Em um chamado a Trump, Rouhani se disse pronto para iniciar um diálogo com o americano, “sem a necessidade de posarem para fotos”. “Se você não gosta do acordo porque é um legado de seus rivais políticos internos, então nós o convidamos a voltar para a resolução do Conselho de Segurança”, insistiu.

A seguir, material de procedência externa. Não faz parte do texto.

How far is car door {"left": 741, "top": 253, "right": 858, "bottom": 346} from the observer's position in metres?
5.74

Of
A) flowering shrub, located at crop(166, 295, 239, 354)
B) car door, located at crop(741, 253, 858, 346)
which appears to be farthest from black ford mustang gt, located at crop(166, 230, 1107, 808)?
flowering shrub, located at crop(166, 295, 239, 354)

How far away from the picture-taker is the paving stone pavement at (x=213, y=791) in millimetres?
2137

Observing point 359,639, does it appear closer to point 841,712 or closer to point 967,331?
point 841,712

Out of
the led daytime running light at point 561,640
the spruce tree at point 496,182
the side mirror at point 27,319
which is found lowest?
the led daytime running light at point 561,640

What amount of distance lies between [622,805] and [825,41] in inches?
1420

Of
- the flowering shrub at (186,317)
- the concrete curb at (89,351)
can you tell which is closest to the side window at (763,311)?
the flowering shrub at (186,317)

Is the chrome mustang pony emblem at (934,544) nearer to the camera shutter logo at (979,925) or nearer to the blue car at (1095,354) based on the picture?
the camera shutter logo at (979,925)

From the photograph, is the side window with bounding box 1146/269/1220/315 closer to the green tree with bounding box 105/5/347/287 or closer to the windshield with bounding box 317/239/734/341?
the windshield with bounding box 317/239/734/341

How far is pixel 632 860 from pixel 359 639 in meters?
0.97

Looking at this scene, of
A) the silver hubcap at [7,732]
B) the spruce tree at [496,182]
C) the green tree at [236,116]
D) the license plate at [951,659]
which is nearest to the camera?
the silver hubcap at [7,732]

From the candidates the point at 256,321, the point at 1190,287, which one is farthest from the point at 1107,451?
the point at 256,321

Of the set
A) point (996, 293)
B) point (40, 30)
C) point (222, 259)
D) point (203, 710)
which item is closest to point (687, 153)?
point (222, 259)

“Sanções e extremismo são dois lados de uma mesma moeda: extremismo envolve a negação do pensamento do outro, e as sanções negam a vida e a prosperidade de um povo”, completou Rouhani.
Mártires
Em seu discurso, Rouhani chamou de “mártires” as 25 pessoas mortas durante ataque contra uma parada militar na cidade de Ahvaz, no Irã, no último sábado, e acusou os atiradores de serem “terroristas que descaradamente aceitaram a responsabilidade pelo crime hediondo de capitais ocidentais durante entrevistas com algumas empresas de radiodifusão sediadas no ocidente e financiadas por petrodólares”.
O grupo separatista árabe-iraniano Resistência Nacional Ahvaz, supostamente financiado pelos rivais de Teerã no Golfo Pérsico, assumiram a responsabilidade pelo ataque. O líder supremo do Irã, aiatolá Ali Khamenei, culpou a Arábia Saudita e os Emirados Árabes Unidos como financiadores desse grupo terrorista.
Rouhani não mencionou diretamente os Estados Unidos, mas qualquer pessoa presente na plateia da Assembleia-Geral poderia reconhecer em suas palavras a aliança entre Washington e os governos do Golfo Pérsico.
“Por que os Estados financiadores de organizações terroristas anti-iranianas – com seu histórico de financiar a Al-Qaeda, o Estado Islâmico e a Nusrah – não só foram poupados de qualquer punição, como também recebem apoio e são armados?”, desafiou. “Se você quer que o público mundial leve a sério sua pretensão de combater o terrorismo, é imperativo iniciar uma campanha global conjunta para combater esse flagelo, independentemente das vítimas ou dos culpados.”